» **Problem**: Omit all pictures, then retype the data exactly as given.

» **Caption-style text data**:
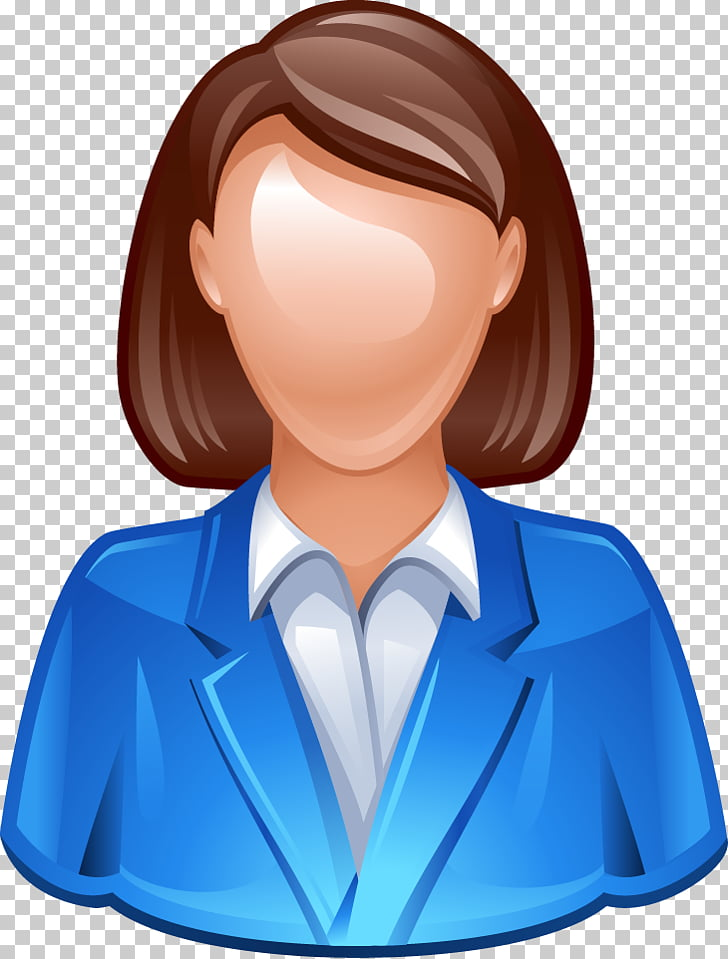 Avatar Icon, 3D character icon material, woman wearing blue.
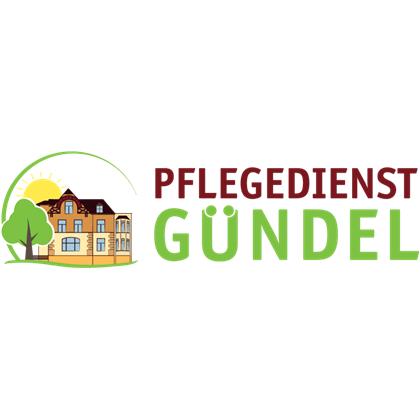 Bild zu Häusliche Kranken- und Seniorenpflege Christina Gündel GmbH in Lengenfeld im Vogtland
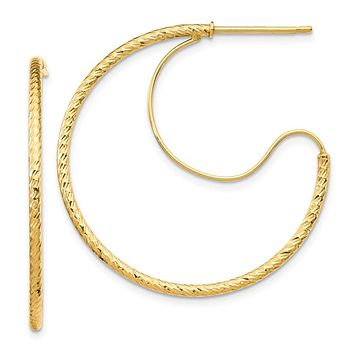 14k Yellow Gold 1.5 x 30 mm D/C with Polished Wire Hoop Earrings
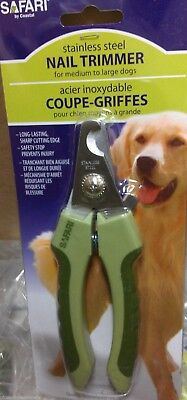 Safari Professional Cippers Dog and Cat Stainless Steel Nail Trimmer Large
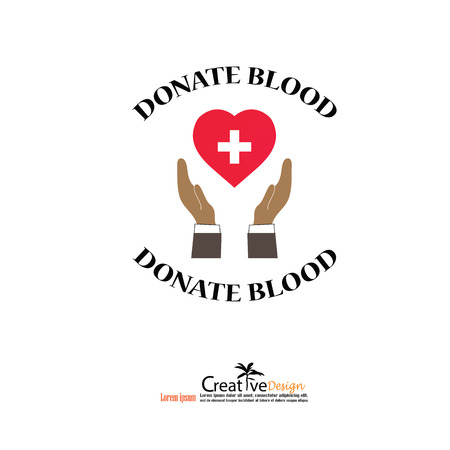 rh: donate blood concept.hands  with donate blood. vector illustration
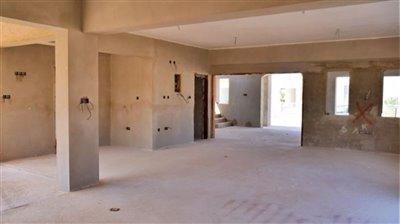 kitchen-to-dinning-room-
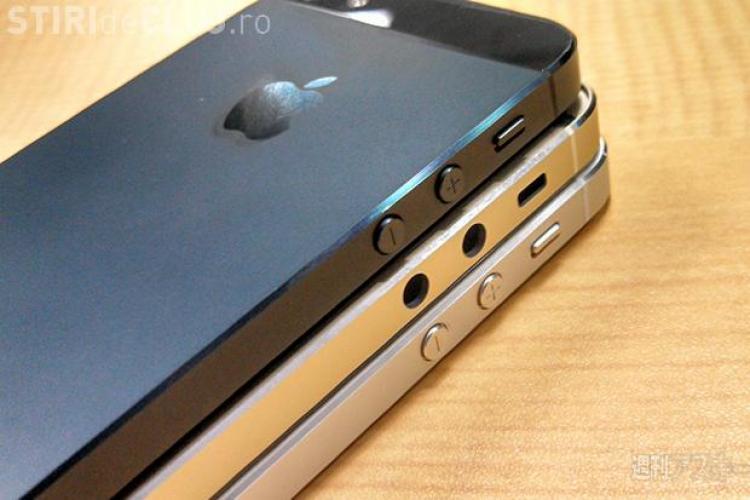 Cum să-ți transformi iPhone-ul 5 în 5S cu 17 euro
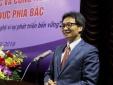 PTT Vũ Đức Đam: Đẩy mạnh KHCN là động lực phát triển đất nước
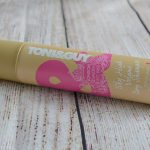 Toni&Guy Sky High Volume Dry Shampoo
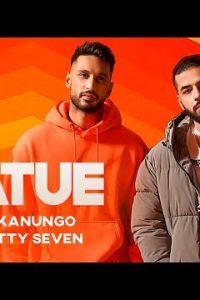 Statue song Lyrics–Arjun Kanungo ft. Fotty Seven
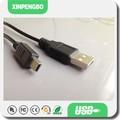 imán 2014 usb cable usb midi cable del teclado para hecho en china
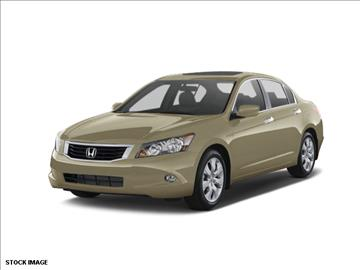 2010 Honda Accord for sale in Ocean Township, NJ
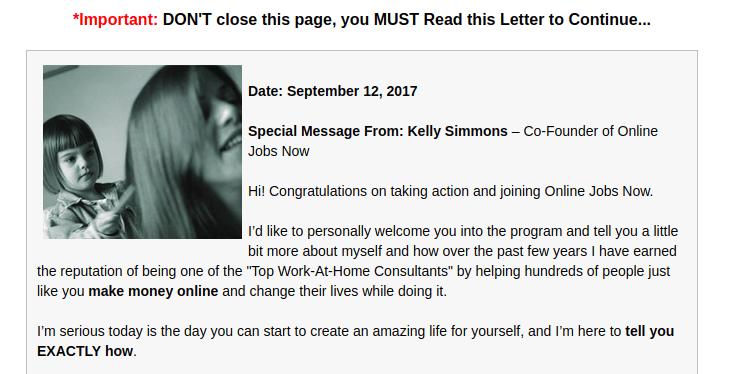 HJP Kelly Simmons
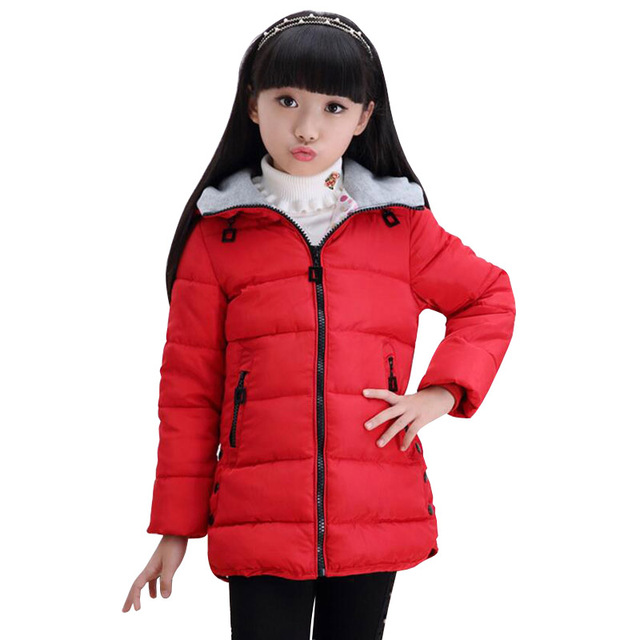 38fb9f662 Brand Quality Children Duck Down Parka 2019 Long Warm Kids Girls Coat  Winter Jackets For Teenage Girls Cute Baby Girls Clothes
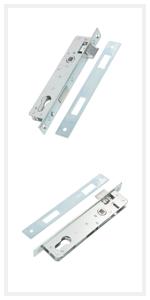 KOTARBAU Insteekslot venster deuren grendel scharnieren banden ventilatierooster paaldrager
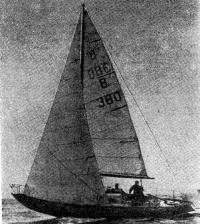 «Жираглия де Шелъд» — серийная пластмассовая яхта, занявшая 3 место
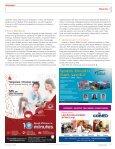 Chinese Independent Study - Language Magazine - Page 4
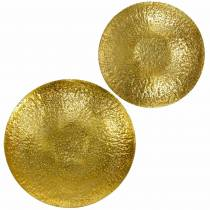 Gylden dekorativ bolle metall Ø35 / 46cm, sett med 2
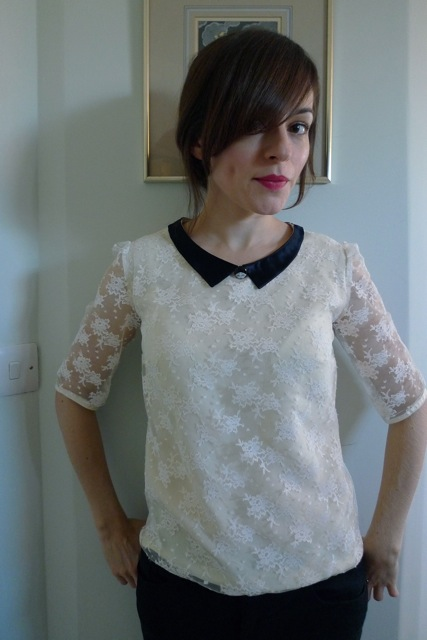 Tilly And The Buttons Refashioned Lace Blouse
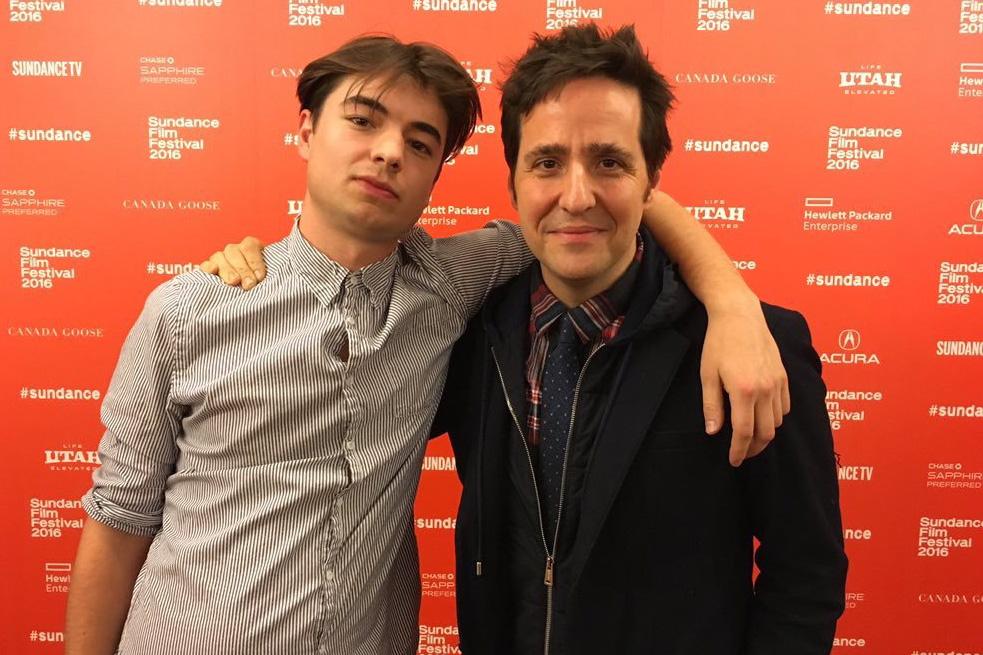 LL WILL - Alum Will Lennon's Documentary Premieres at Sundance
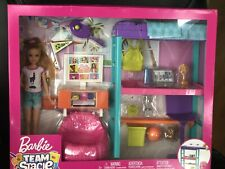 MATTEL Barbie Team Stacie Doll and Bedroom Playset New & Sealed!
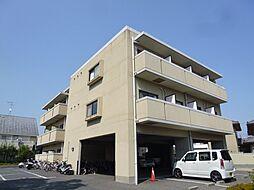 カソーナ(CASONA)[3階]の外観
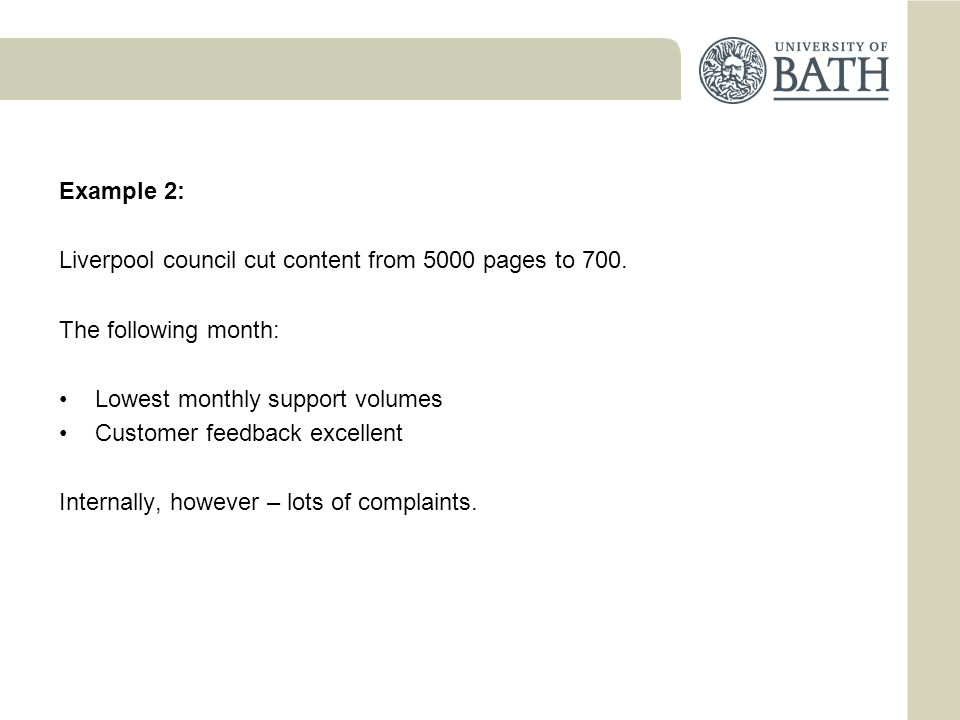 Example 2: Liverpool council cut content from 5000 pages to 700.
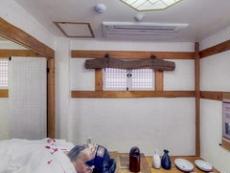 Pi Bat Gol (an examination house) Panorama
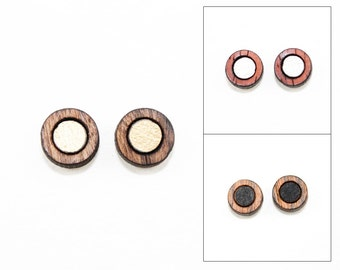 Round Wood Stud Earrings w/ Inset - Modern Laser Cut Jewelry (Bocote, Rosewood, Padauk) Gifts for Her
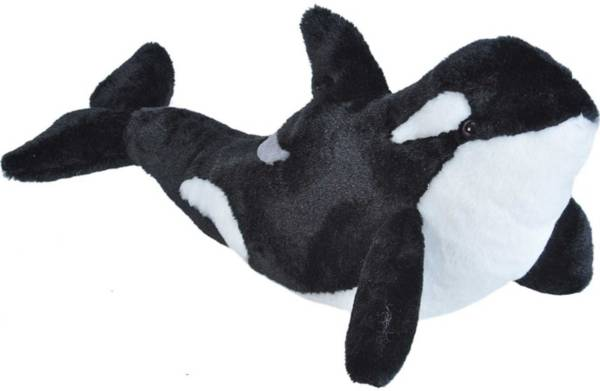 Wild Republic Cuddlekin Orca Stuffed Animal product image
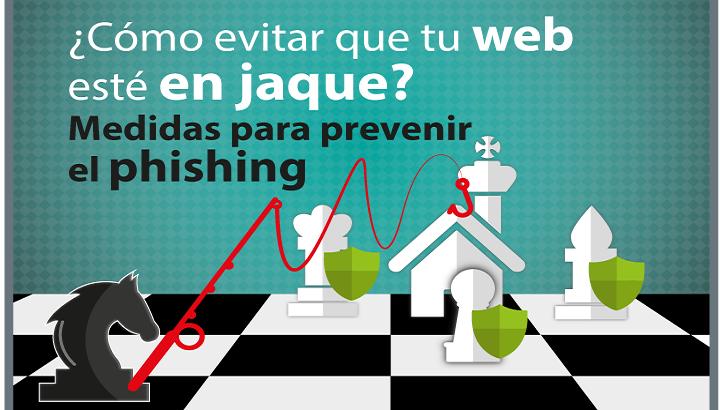 ¿Cómo evitar que tu web esté en jaque? Medidas para prevenir el phishing
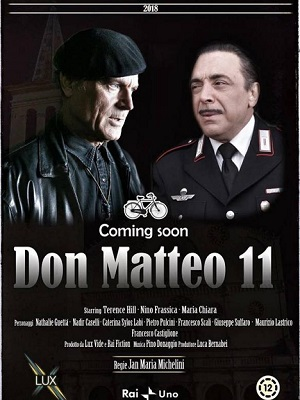Don Matteo - Stagione 11 (2018) (8/26) HDTV 720P ITA MP3 H264 mkv
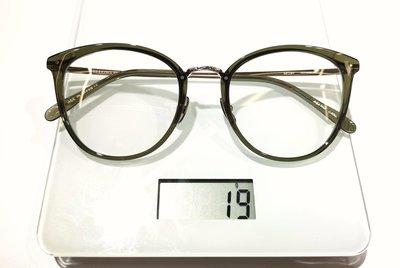 # YELLOWS_PLUS #AGATHA #日本製造 #純鈦金屬#純鈦鼻墊 52口21墨綠色框面淡金色鏡腳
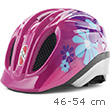 Casque enfant PH1 Taille S/M - Rose Puky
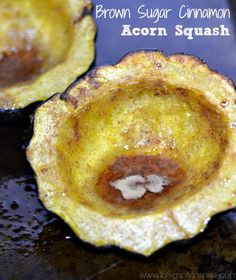 MouthwateringBaked Brown Sugar Cinnamon Acorn Squash. A simple side dish your whole family will love.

» **Written answer**:
 Avatar Icon, 3D character icon material, woman wearing blue.
 Bild zu Häusliche Kranken- und Seniorenpflege Christina Gündel GmbH in Lengenfeld im Vogtland
 14k Yellow Gold 1.5 x 30 mm D/C with Polished Wire Hoop Earrings
 Safari Professional Cippers Dog and Cat Stainless Steel Nail Trimmer Large
 rh: donate blood concept.hands  with donate blood. vector illustration
 kitchen-to-dinning-room-
 Cum să-ți transformi iPhone-ul 5 în 5S cu 17 euro
 PTT Vũ Đức Đam: Đẩy mạnh KHCN là động lực phát triển đất nước
 Toni&Guy Sky High Volume Dry Shampoo
 Statue song Lyrics–Arjun Kanungo ft. Fotty Seven
 imán 2014 usb cable usb midi cable del teclado para hecho en china
 2010 Honda Accord for sale in Ocean Township, NJ
 HJP Kelly Simmons
 38fb9f662 Brand Quality Children Duck Down Parka 2019 Long Warm Kids Girls Coat  Winter Jackets For Teenage Girls Cute Baby Girls Clothes
 KOTARBAU Insteekslot venster deuren grendel scharnieren banden ventilatierooster paaldrager
 «Жираглия де Шелъд» — серийная пластмассовая яхта, занявшая 3 место
 Chinese Independent Study - Language Magazine - Page 4
 Gylden dekorativ bolle metall Ø35 / 46cm, sett med 2
 Tilly And The Buttons Refashioned Lace Blouse
 LL WILL - Alum Will Lennon's Documentary Premieres at Sundance
 MATTEL Barbie Team Stacie Doll and Bedroom Playset New & Sealed!
 カソーナ(CASONA)[3階]の外観
 Example 2: Liverpool council cut content from 5000 pages to 700.
 Pi Bat Gol (an examination house) Panorama
 Round Wood Stud Earrings w/ Inset - Modern Laser Cut Jewelry (Bocote, Rosewood, Padauk) Gifts for Her
 Wild Republic Cuddlekin Orca Stuffed Animal product image
 ¿Cómo evitar que tu web esté en jaque? Medidas para prevenir el phishing
Don Matteo - Stagione 11 (2018) (8/26) HDTV 720P ITA MP3 H264 mkv
 # YELLOWS_PLUS #AGATHA #日本製造 #純鈦金屬#純鈦鼻墊 52口21墨綠色框面淡金色鏡腳
 Casque enfant PH1 Taille S/M - Rose Puky
 MouthwateringBaked Brown Sugar Cinnamon Acorn Squash. A simple side dish your whole family will love.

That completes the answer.